Of course, as the Gipper also would say, trust but verify: We’ll have to see the fine print of any such Obama proposal. Crucially, corporate tax reform must be revenue neutral, not a tax hike. But at this moment I am willing to trust the U-turn of Team Obama toward an incentive model of growth.
And there are plenty of stories coming out of Washington about Obama reading Ronald Reagan biographies, which presumably include the pro-growth tax reform of 1986 and surely mention that Reagan himself was a student of the John Kennedy tax reforms that slashed tax rates across-the-board.
The point is, if Team Obama is moving towards an entrepreneurial incentive model of growth, and away from the false consumption model of big-government spending, it’s very good news. Already we have seen a new free-trade initiative. And there’s even talk of broad-based, personal-income tax-rate flattening that could be part of a big-bang tax-reform package.

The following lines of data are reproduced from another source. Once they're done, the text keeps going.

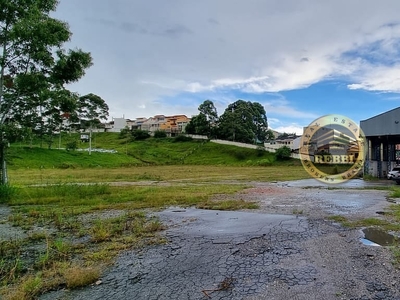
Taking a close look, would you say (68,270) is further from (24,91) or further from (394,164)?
(394,164)

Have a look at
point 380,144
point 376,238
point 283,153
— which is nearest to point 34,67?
point 376,238

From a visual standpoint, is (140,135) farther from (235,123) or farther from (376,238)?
(376,238)

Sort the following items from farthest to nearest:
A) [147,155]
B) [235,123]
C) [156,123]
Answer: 1. [156,123]
2. [235,123]
3. [147,155]

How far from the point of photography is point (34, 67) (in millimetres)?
10758

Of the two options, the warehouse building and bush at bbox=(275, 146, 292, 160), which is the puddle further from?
bush at bbox=(275, 146, 292, 160)

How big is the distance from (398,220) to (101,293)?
6982 millimetres

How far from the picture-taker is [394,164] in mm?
22141

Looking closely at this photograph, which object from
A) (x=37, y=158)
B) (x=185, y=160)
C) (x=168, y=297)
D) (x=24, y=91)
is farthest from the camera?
(x=185, y=160)

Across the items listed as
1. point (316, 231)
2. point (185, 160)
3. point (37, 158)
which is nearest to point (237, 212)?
point (316, 231)

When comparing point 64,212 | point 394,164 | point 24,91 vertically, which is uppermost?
point 24,91

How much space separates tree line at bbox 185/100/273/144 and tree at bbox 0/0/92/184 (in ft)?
174

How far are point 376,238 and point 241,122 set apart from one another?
59874 mm

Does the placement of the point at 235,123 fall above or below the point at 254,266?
above

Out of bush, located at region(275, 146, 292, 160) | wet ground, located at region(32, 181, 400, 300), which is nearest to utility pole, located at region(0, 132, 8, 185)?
wet ground, located at region(32, 181, 400, 300)
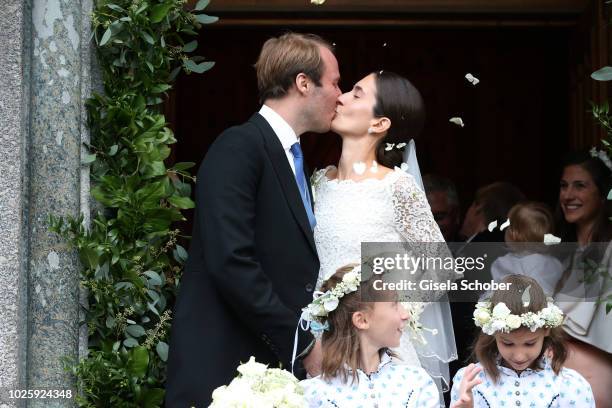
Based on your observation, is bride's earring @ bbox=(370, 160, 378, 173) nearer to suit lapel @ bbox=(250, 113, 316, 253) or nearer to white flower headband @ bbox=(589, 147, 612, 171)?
suit lapel @ bbox=(250, 113, 316, 253)

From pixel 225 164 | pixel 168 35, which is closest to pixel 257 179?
pixel 225 164

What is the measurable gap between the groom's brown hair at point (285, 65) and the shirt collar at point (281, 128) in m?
0.08

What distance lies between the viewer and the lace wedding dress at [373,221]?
4.80m

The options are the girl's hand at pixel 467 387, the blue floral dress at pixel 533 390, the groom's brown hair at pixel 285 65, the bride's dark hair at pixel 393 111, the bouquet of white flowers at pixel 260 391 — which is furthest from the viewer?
the bride's dark hair at pixel 393 111

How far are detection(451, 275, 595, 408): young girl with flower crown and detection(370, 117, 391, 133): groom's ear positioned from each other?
84 centimetres

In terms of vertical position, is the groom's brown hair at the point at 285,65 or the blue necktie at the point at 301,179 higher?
the groom's brown hair at the point at 285,65

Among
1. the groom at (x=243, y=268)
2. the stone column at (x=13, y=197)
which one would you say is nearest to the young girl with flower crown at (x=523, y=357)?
the groom at (x=243, y=268)

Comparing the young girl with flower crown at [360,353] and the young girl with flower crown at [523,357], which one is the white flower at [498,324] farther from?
the young girl with flower crown at [360,353]

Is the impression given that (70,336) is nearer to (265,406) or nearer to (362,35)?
(265,406)

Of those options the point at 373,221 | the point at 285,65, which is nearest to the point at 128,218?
the point at 285,65

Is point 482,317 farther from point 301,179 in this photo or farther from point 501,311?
point 301,179

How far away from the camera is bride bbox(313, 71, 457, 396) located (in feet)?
15.8

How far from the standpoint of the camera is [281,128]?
4.71m

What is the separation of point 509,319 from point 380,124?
101 centimetres
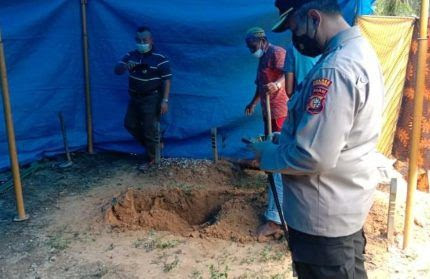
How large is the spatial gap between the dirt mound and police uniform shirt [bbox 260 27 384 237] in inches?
82.0

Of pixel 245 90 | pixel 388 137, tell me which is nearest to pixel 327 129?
pixel 388 137

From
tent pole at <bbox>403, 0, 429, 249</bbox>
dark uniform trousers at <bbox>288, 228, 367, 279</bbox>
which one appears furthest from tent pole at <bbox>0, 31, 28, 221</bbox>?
tent pole at <bbox>403, 0, 429, 249</bbox>

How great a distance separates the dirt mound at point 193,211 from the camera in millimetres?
4121

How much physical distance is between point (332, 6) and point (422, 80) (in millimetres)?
1837

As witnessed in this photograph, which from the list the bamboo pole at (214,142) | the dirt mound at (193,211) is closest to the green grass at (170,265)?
the dirt mound at (193,211)

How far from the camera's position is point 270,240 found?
A: 3977 mm

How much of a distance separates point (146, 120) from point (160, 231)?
1.84 m

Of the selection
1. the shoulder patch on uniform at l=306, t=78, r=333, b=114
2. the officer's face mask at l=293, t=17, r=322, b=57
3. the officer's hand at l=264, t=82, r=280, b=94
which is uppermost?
the officer's face mask at l=293, t=17, r=322, b=57

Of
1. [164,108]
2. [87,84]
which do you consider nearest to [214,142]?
[164,108]

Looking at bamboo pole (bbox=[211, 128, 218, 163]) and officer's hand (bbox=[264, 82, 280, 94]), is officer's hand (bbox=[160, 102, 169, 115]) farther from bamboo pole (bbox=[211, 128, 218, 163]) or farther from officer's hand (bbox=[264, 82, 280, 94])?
officer's hand (bbox=[264, 82, 280, 94])

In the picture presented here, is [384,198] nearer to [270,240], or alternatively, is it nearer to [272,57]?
[270,240]

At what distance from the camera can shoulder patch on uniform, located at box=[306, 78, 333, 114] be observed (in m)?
1.73

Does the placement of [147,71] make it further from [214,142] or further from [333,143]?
[333,143]

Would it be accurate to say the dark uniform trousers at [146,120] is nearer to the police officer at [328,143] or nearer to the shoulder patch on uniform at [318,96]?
the police officer at [328,143]
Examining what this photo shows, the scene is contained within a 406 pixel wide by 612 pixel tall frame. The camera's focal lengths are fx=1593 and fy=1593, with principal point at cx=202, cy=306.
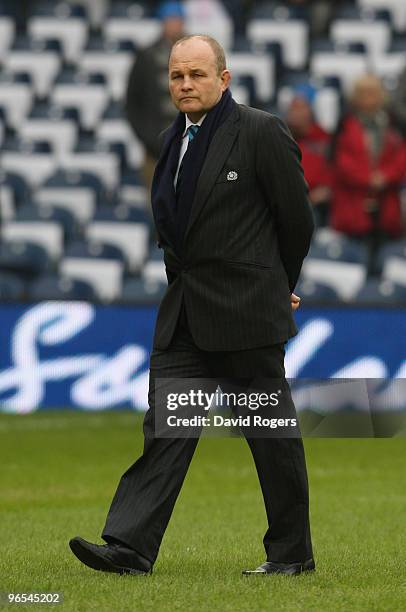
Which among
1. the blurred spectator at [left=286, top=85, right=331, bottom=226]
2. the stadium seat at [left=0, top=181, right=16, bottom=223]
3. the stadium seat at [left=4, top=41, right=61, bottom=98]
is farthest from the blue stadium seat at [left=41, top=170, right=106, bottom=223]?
the stadium seat at [left=4, top=41, right=61, bottom=98]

And the congressional momentum is decidedly toward lower spending. Without question there’s going to be a huge budget-cutting exercise led by Paul Ryan in the House and Jeff Sessions in the Senate. Sen. Jim DeMint wants a showdown over the debt ceiling in order to force some kind of balanced-budget amendment. And Sen. Bob Corker has taken the bit in order to build a bipartisan group to make sure that Republicans a spending cap in exchange for raising the debt ceiling.
Keynesians do not understand the pro-growth benefits of lower government spending. But any time government resource absorption is reduced, potential investment for the private sector is unleashed.
Yes, once again, we must trust but verify. And there are going to be huge battles ahead over Obamacare and EPA regulation, both of which are anti-growth. But for starters in the new year, carrying over from the November elections, at least fiscal policy appears to be moving in a positive pro-growth direction.
No wonder stocks rallied almost 100 points in the first 2011 trading day. The Gipper must be smiling about all this.